There were no modern buildings, and only a few sheltered places, like the toilets.  But it wasn’t like I was going to get cold.  It was around 90F, so I made up my mind that it was just water and it wasn’t going to spoil my time in Tikal.

I don’t know what I had expected.  I have been to Machu Picchu and Petra.  Tikal turned out to be similar in scale to Petra but verdant like Machu Picchu, and of course completely unique.  We were there from 8am until 3pm, so I won’t try to retell all the history or describe the structures, society, or ceremonies that took place there.  We walked as José Luis talked, stopping here and there to really dig into something, like this stele:

These are some of the structures you may have seen in movies.

What I hadn’t expected was the amazing flora, especially the tree bark, which called to mind abstract impressionist art.

This is the (a?) Tree of Life.

This photo isn’t great, but it’ll give you an idea of how, high in the Tree of Life’s branches, there are air ferns.

You know, those little plants you can buy in the checkout line at the grocery?

Except that at Tikal, they were as big as tumbleweeds.

“And inside those ferns,” said José Luis, are growing other ferns, and cacti and other plants.  The birds nest in the air ferns and leave seeds in their droppings, which grow into plants.”

So the Tree of Life is host to ferns, which host birds, which result in other plants growing a hundred feet above the forest floor.  It was a “wow” moment.

Here’s another codependent but deadly plant relationship:

The vine uses the tree to reach the sunlight, in the process killing the tree, and then the vine dies as well.

We stopped at a gum tree and José Luis explained how gum was harvested and the history of Tikal and the Wrigley Company.  I have a piece of gum every day and I knew it had fake sweetener in it but I didn’t know that most gum is synthetic (plastic!) nowadays. [Note to self: research gum that actually contains gum.]

We walked through miles of hill-lined paths, which I thought were unremarkable until José Luis pointed out that the “hills” were actually unexcavated pyramids and other structures that had been buried under centuries of plant life and death.
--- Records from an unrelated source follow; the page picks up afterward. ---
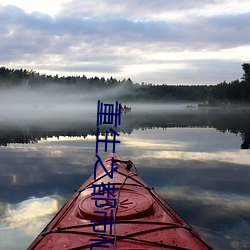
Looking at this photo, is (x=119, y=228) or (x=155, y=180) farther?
(x=155, y=180)

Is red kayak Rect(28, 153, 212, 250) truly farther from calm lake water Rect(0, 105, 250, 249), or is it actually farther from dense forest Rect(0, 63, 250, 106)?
dense forest Rect(0, 63, 250, 106)

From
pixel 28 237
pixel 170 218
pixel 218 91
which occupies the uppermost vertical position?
pixel 218 91

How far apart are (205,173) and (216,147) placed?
23.1ft

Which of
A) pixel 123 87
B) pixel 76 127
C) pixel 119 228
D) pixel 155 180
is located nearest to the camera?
pixel 119 228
There would never be enough money to uncover all of them, but new technologies like lasers were being used to at least trace their outlines.

We hiked to the top of one of the tallest structures and again—a wow moment—what a view.  That’s me on the right, a snapped by Stan.  Everyone on the trip was very thoughtful about taking photos of each other, especially of the people who were traveling solo.
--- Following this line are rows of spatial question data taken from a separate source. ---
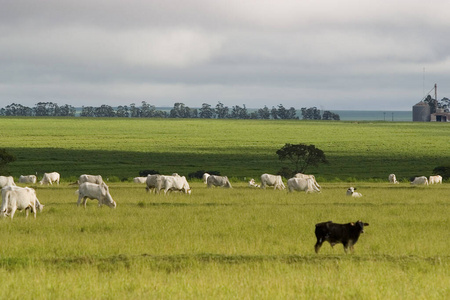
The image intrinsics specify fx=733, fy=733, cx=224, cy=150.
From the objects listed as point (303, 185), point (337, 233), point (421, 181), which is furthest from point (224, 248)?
point (421, 181)

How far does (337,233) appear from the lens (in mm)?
18734

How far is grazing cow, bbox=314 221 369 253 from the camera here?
61.2ft

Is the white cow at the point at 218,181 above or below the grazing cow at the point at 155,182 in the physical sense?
below

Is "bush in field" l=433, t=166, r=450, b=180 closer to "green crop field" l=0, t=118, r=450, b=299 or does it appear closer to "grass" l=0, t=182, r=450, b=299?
"green crop field" l=0, t=118, r=450, b=299

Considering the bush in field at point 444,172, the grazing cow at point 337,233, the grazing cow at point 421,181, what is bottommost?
the bush in field at point 444,172

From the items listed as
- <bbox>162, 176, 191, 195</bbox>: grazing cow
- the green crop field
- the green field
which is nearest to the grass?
the green crop field

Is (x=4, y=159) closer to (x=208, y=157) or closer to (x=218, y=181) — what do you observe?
(x=218, y=181)

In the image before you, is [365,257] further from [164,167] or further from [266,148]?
[266,148]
The last stop was the plaza major; there’s no way to capture it all so I plucked this aerial photo off the Internet.

As I wrote in a previous post, Tikal wasn’t a city, but a ceremonial center.  José Luis went into great detail about the sports played here.  They sounded tiresome, but then I am not a sports lover.

It was a very long day, like walking through the biggest museum in the world, a museum without a roof.  I had worried that my fellow travelers who had allergies, illnesses, martyr complexes, and possibly broken bones, would fade long before we reached the plaza, but Tikal’s magic must have sustained them. We rode in silent awe all the way back to Don David’s.